* [Short problem]:
Please answer from the Brooklyn building profile: by 1890, how many people worked in the Wallabout neighborhood?

* [Source]:
Brooklyn, one building at a time.

Name: Tenement building
Address: 93 Clermont Avenue
Cross Streets: Myrtle and Park Avenues
Neighborhood: Fort Greene/Wallabout
Year Built: 1889
Architectural Style: Queen Anne
Architect: Rudolphe L. Daus
Other buildings by architect: Lincoln Club in Clinton Hill, New York and New Jersey Telephone Company Building in Downtown Brooklyn, 13th Regiment Armory in Bedford Stuyvesant, as well as houses and other buildings in Brownstone Brooklyn.
Landmarked: No, but part of a proposed greater Wallabout HD.

The story: Talk about your non-contextual buildings, 19th century style. This walk-up flats building was designed to house some of the many workers and their families who worked in the factories, Wallabout Market, or at the Navy Yard. By 1889, Wallabout was one of Brooklyn’s larger factory districts, with many different industries vying for workers here, near the waterfront. The Wallabout Market, along with many food industries, the Mergenthaler Corporation and other factories, as well as the Navy Yard, were powerful draws for workers, and they had to live somewhere. By 1890, over 93,000 people worked in the Wallabout neighborhood, comprising one sixth of the workers of New York State. What a busy neighborhood this must have been, like a hive humming with thousands of worker bees. It’s amazing how much was here, and disheartening to see how little remains today.

Wallabout’s housing stock is as varied as the industry here. The vast majority of it consisted of small wood framed houses, originally built for single families, but by the end of the 19th century, many were subdivided into apartments or made into boarding houses. Houses from as early as the 1830s and ’40s are still here. Later, the blocks began to fill with brick or brownstone row houses, and by the end of the century, tenement apartment buildings began to pop up here and there.

Extracted data entries
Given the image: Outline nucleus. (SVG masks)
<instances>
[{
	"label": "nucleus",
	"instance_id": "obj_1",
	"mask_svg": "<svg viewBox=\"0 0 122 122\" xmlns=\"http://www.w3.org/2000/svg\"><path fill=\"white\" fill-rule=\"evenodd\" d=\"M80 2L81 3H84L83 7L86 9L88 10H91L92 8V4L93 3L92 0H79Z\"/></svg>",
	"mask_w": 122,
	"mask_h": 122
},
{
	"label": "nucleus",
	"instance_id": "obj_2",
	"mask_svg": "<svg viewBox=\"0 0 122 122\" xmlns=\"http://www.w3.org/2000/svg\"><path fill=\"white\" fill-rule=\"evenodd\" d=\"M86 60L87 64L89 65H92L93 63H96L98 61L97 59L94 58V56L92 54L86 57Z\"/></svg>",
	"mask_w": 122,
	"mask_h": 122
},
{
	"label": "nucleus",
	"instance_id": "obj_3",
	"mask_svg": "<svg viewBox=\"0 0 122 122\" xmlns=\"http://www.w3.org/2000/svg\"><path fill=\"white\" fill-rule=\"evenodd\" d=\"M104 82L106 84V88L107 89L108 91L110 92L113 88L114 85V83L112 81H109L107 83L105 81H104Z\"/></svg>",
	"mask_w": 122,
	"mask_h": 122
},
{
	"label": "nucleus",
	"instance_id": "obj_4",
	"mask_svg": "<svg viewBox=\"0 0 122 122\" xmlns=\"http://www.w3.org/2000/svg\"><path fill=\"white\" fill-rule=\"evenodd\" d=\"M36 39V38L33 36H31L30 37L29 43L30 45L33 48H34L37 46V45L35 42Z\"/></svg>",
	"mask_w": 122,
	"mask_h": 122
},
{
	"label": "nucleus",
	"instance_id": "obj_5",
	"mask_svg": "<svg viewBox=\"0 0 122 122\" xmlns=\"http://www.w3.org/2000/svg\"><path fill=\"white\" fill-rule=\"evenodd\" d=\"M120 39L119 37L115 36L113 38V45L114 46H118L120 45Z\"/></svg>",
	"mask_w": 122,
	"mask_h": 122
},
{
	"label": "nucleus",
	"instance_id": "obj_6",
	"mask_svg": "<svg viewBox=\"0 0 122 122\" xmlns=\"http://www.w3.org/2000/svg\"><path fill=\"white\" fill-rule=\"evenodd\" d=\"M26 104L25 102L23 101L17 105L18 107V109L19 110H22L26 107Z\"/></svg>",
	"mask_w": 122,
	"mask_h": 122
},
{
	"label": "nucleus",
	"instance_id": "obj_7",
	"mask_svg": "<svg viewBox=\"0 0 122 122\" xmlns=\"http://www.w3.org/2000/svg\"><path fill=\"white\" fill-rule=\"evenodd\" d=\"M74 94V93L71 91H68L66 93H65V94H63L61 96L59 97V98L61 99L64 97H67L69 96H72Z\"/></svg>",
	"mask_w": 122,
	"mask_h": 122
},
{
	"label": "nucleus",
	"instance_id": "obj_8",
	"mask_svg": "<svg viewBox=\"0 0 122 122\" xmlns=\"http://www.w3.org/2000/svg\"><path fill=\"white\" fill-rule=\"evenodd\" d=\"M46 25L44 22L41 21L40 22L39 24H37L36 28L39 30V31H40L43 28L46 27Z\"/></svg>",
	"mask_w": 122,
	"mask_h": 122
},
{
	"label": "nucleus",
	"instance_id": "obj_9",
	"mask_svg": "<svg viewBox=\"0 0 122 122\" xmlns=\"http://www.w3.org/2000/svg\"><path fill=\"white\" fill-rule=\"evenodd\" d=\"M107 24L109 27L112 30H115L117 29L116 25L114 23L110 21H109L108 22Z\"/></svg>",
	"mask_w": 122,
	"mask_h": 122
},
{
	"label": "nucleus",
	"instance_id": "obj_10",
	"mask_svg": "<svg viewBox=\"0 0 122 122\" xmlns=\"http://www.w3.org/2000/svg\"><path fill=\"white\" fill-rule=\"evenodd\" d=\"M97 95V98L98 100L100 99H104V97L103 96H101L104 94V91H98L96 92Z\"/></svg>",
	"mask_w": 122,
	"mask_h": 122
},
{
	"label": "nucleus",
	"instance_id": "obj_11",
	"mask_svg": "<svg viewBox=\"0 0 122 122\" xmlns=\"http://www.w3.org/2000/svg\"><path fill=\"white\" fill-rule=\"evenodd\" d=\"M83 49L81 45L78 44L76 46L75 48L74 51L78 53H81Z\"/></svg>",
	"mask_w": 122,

* [Answer to this exercise]:
Over 93,000 people.